Another company, BridgeForward, wants to close the gap between RIS/PACS and other healthcare information systems. It's betting that the final definition of “meaningful use” will include a requirement that all healthcare information systems work together. Its Viaduct product is a developer's toolkit built to allow vendors, providers, and BridgeForward's own staff to come up with ways to make existing information technologies share data. The company is also leveraging Viaduct so its staff can perform these integrations either entirely on their own or in partnership with providers and vendors. Some of these integrations have already been done and are available to providers and IT vendors.

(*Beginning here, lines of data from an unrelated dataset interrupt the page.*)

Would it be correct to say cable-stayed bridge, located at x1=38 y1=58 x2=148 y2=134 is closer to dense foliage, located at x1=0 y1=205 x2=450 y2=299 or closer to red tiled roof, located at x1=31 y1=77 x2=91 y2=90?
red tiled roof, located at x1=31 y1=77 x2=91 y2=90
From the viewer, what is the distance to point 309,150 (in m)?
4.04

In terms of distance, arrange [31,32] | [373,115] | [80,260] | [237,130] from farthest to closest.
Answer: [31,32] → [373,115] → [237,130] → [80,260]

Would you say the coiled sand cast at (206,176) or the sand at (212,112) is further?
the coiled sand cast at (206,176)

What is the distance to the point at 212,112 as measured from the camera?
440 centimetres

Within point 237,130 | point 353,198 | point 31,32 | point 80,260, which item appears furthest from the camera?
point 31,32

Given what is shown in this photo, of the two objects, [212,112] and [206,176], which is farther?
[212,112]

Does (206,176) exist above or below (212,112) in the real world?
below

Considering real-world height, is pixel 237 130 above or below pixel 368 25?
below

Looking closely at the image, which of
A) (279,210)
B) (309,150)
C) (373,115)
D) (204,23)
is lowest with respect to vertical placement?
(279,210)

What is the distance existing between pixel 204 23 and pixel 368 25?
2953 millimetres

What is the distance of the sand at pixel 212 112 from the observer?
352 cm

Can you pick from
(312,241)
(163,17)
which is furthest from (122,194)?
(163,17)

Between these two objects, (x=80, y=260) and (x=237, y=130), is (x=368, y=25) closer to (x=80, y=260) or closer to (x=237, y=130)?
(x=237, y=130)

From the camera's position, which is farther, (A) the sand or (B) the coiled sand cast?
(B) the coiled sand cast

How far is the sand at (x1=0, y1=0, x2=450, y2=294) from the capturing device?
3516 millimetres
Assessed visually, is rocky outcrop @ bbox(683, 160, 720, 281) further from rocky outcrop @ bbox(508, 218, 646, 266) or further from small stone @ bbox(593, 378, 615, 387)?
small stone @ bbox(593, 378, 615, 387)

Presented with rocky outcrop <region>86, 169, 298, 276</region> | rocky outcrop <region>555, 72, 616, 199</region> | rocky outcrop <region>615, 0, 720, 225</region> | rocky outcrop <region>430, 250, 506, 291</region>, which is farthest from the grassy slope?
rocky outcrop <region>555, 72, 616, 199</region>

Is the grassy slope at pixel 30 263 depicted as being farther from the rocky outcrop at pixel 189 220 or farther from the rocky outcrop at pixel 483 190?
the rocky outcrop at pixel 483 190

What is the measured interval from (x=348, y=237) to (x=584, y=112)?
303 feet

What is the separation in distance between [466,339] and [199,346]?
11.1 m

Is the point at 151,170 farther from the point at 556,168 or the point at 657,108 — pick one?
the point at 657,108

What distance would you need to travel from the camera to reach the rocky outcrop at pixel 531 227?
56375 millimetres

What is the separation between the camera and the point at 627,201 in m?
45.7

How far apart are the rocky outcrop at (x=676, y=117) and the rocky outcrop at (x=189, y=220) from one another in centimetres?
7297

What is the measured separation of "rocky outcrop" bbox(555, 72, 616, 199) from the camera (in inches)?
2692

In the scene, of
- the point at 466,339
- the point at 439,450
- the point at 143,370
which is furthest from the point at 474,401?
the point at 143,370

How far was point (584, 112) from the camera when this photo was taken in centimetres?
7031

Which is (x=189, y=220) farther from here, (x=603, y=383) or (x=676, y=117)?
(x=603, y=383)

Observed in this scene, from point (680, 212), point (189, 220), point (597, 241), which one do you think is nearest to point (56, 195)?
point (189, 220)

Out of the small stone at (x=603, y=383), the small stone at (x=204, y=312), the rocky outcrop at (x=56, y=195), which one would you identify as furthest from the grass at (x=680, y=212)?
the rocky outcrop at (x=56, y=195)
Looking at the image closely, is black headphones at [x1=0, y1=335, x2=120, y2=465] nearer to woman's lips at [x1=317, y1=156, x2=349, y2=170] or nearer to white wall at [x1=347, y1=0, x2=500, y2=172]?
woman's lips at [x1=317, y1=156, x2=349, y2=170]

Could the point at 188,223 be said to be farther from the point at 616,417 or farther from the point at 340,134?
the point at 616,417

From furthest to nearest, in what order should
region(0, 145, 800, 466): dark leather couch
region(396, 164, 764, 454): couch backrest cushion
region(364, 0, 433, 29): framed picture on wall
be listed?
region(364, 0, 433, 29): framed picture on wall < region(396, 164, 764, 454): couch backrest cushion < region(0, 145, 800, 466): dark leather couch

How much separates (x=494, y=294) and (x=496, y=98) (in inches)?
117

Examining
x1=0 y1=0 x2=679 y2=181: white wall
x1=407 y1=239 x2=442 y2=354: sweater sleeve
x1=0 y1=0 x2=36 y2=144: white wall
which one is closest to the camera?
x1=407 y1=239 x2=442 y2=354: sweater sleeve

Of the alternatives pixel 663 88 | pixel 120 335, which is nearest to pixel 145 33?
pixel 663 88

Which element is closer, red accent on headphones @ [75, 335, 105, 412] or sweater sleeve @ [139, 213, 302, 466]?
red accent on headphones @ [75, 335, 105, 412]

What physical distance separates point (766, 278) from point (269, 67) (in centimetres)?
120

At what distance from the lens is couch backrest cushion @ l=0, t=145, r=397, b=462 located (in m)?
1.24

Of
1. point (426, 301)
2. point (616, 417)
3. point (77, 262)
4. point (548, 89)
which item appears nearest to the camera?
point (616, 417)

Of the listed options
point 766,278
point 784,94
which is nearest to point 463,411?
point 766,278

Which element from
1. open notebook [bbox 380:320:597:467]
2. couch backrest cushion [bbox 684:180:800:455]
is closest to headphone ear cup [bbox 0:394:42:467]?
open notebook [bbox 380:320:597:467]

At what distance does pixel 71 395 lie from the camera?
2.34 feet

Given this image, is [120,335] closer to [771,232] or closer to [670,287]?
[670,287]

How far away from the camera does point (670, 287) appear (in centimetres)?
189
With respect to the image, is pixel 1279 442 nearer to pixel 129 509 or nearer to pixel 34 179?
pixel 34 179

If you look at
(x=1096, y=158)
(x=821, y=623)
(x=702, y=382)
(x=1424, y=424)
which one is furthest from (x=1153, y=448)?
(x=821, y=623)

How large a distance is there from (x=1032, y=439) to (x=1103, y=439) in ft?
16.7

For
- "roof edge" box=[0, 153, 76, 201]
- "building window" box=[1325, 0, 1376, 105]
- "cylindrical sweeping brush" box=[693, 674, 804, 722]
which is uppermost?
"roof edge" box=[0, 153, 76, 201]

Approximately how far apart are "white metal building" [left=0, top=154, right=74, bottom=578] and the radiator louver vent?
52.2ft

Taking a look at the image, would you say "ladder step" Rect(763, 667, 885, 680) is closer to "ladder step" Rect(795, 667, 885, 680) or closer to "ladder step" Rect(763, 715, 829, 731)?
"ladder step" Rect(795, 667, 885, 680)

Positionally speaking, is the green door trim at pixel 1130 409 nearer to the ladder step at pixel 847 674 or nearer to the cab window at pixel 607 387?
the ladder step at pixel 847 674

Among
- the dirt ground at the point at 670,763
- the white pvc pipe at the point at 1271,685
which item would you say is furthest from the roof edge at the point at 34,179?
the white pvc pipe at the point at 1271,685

Other companies, Compressus and MEDxConnect, for example, are focusing on interoperability. Compressus' eEnterprise digital imaging and data management software allows users to create personalized worklist, reporting, and practice tools to streamline exam review, editing, and delivery. With this, radiologists can pull exams over the Internet from different reading centers to help balance workloads. Extended interoperability built into this latest version 2.6 moves beyond integrations with GE's Centricity PACS and Philips' iSite to include connections with information technologies from McKesson, Hologic, Cloverleaf, Kodak Carestream, and Visage Imaging, as well as Sage Intergy RIS, Meditech RIS, and PowerScribe 5.0 dictation software.

The MEDxConnect System acts as a communications hub to create a virtual, unified worklist common to all connected users, enabling various health information systems to communicate across the enterprise. A new return-on-investment package helps facilities determine the kind of impact they can expect from an interoperability project in terms of increased efficiency or revenue.

Other companies hope to get into the IT game with products that make healthcare providers work faster and better with their own or other companies' products. Fujifilm Medical Systems USA has expanded its Synapse Managed Services to include RIS hosting and tele-RIS capabilities through a partnership with Evolved Digital Solutions. Fujifilm founded Managed Services to handle Synapse PACS and related IT functions for customers. Managed services include software, system management, PACS hosting, and disaster recovery, as well as the newly added RIS hosting.

Carestream wants to involve patients more in the healthcare process. A portal released this spring allows patients to access the RIS of a clinic or radiology department to check an appointment and, if necessary, reschedule it for another time. The portal can also be used to update personal information such as a new home address or telephone.

If the past is any guide, technologies that make medical practice faster and smarter will be adopted, regardless of whether stimulus funds are available for their use. RIS/PACS have become commonplace because they are needed. And, in a free market system, necessity may be the best stimulus of all.